======== TEXT PROVIDED ========
And then saving the bigger bang for your buck types of field events for the ones where you've really got easier targets because there's more of them. National events I actually think is maybe even more interesting in a lot of ways because for many marketers, that's sort of something that sits outside of ABM, right? That's like, "Well, we're going to this event and it is what it is and we can't ... this is our [inaudible 00:16:58]. We don't have much choice over this." The reality is there's major adjustments that can be made both to developing your overall national events strategy in terms of which events you want to go to and how you're actually activating at those events that are informed by an ABM strategy.

NANI: 

So if you think about the first thing, which events am I going to go to? This is less geography, because trade shows, national events, people are flying in from everywhere. But getting your hands on ... as you're evaluating conferences and sponsorships, thinking about, "Well who's been there in the past, who am I likely to see again?" Often it helps to look at who's speaking, who's sponsoring, because often in a B2B world, sometimes it's the sponsors that are your targets, right? Your fellow sponsors could be your target accounts.
======== LISTED ENTRIES ========
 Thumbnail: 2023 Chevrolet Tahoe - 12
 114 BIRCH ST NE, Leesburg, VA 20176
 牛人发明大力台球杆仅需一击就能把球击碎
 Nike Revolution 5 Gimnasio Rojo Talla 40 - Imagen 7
========
======== LISTED ENTRIES ========
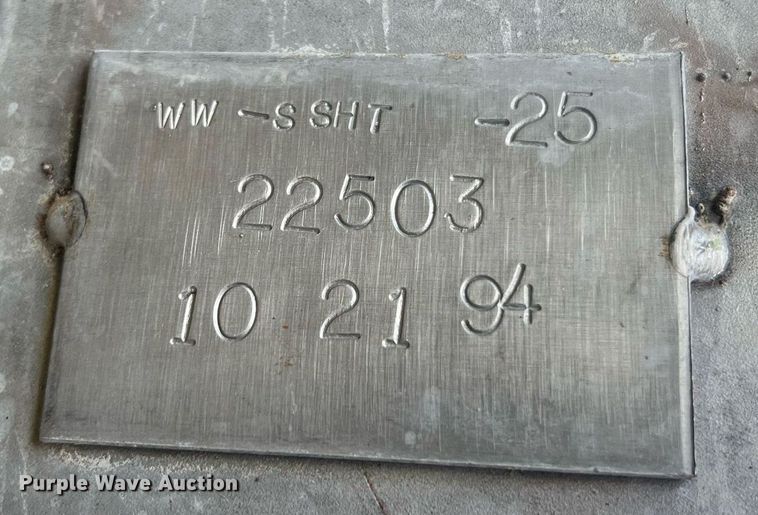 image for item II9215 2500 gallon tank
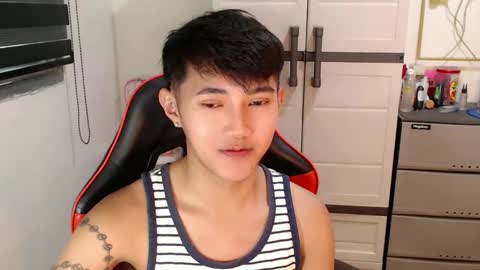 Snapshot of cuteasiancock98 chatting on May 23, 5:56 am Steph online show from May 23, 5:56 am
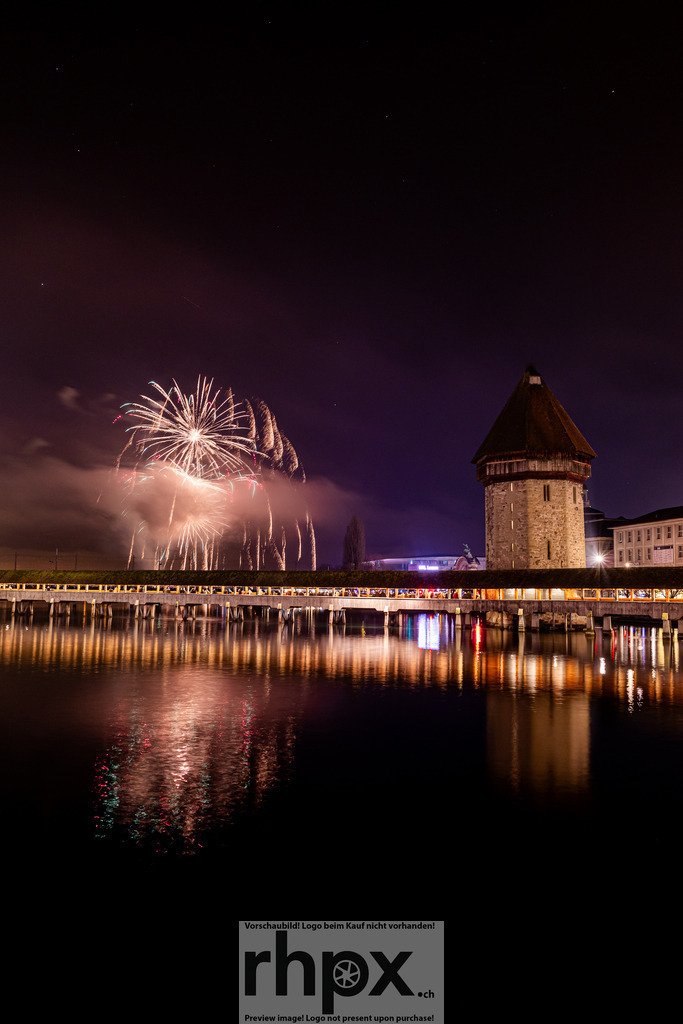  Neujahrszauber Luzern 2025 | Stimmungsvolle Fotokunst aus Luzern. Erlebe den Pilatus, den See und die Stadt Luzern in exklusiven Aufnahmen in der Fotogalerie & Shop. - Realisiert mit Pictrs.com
========
> **WHAT THE TASK ASKS**
In the transcript about event strategy, who does the speaker say could be your target accounts in a B2B world?

> **SOLVED EXERCISE**
Your fellow sponsors at the event.